Given problem:
Reproduce the records below in full and word for word, excluding pictures.
——————————
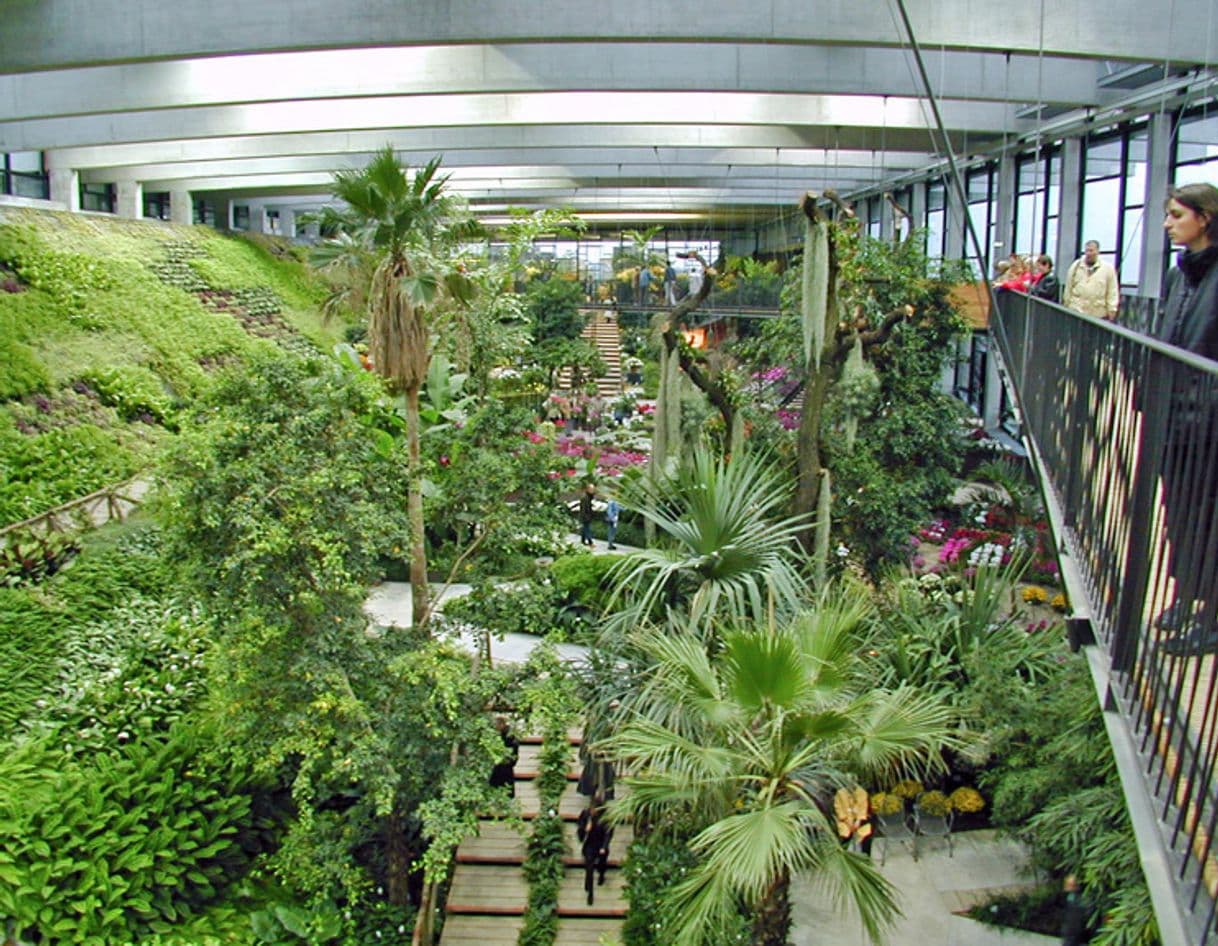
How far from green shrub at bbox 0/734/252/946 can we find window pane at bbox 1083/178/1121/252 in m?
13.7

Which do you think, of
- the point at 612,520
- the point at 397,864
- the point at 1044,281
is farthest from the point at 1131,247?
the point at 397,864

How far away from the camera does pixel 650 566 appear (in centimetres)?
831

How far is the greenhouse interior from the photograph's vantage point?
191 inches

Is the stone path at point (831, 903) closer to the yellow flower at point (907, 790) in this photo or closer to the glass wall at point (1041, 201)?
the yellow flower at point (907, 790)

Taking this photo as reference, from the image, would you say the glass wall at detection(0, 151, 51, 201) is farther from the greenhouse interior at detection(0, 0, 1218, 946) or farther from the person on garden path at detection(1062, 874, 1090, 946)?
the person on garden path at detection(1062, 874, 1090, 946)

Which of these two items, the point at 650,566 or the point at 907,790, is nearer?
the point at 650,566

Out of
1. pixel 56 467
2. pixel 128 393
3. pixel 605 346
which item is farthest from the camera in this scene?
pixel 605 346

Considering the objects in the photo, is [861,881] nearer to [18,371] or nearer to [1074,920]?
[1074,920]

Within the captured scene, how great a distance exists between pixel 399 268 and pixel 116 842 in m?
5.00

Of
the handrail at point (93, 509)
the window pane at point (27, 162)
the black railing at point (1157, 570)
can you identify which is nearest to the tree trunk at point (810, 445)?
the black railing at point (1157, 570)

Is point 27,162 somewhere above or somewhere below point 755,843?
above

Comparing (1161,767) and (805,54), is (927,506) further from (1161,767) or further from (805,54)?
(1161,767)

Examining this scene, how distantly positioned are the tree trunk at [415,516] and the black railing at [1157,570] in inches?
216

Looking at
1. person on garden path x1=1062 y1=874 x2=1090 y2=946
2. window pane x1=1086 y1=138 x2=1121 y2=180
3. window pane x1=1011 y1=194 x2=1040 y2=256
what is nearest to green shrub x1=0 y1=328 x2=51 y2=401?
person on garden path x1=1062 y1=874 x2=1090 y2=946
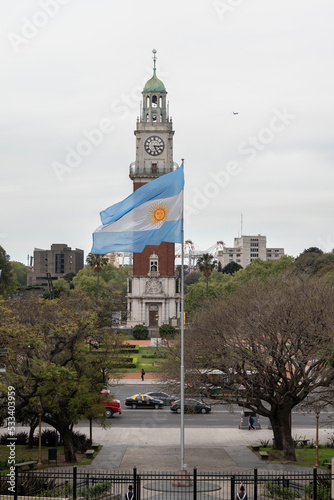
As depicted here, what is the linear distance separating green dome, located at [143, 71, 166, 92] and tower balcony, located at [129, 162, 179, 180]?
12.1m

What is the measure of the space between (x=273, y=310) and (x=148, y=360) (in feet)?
——————————
Complete output:
How far from green shrub at bbox 0/734/252/946 can we find window pane at bbox 1083/178/1121/252 in m?
13.7

Which do you think, of
- the point at 612,520
- the point at 397,864
- the point at 1044,281
is farthest from the point at 1131,247?
the point at 397,864

How far away from the camera does pixel 650 566 appear (in centimetres)?
831

How far is the greenhouse interior from the photograph's vantage point?
191 inches

Is the stone path at point (831, 903) closer to the yellow flower at point (907, 790) in this photo or closer to the glass wall at point (1041, 201)?
the yellow flower at point (907, 790)

Taking this photo as reference, from the image, would you say the glass wall at detection(0, 151, 51, 201) is farther from the greenhouse interior at detection(0, 0, 1218, 946) or farther from the person on garden path at detection(1062, 874, 1090, 946)?
the person on garden path at detection(1062, 874, 1090, 946)

Which of these two items, the point at 650,566 or the point at 907,790, is nearer?
the point at 650,566

Out of
1. pixel 56 467
2. pixel 128 393
3. pixel 605 346
which item is farthest from the camera in this scene?
pixel 605 346

Considering the objects in the photo, is [861,881] nearer to [18,371] or nearer to [1074,920]?
[1074,920]

Within the captured scene, how great a distance exists between pixel 399 268 and pixel 116 842 in m?
5.00

Of
the handrail at point (93, 509)
the window pane at point (27, 162)
the black railing at point (1157, 570)
can you identify which is nearest to the tree trunk at point (810, 445)?
the black railing at point (1157, 570)

Is point 27,162 somewhere above or somewhere below point 755,843?
above

Comparing (1161,767) and (805,54), is (927,506) further from (1161,767) or further from (805,54)?
(1161,767)

Examining this scene, how distantly positioned are the tree trunk at [415,516] and the black railing at [1157,570] in inches?
216

Looking at
1. person on garden path x1=1062 y1=874 x2=1090 y2=946
2. window pane x1=1086 y1=138 x2=1121 y2=180
3. window pane x1=1011 y1=194 x2=1040 y2=256
what is nearest to green shrub x1=0 y1=328 x2=51 y2=401?
person on garden path x1=1062 y1=874 x2=1090 y2=946
As depicted here, what is the linear distance separating green dome, located at [143, 71, 166, 92] and tower balcony, located at [129, 162, 179, 180]?
12.1m

What is the measure of the space between (x=273, y=310) and (x=148, y=360) (in feet)?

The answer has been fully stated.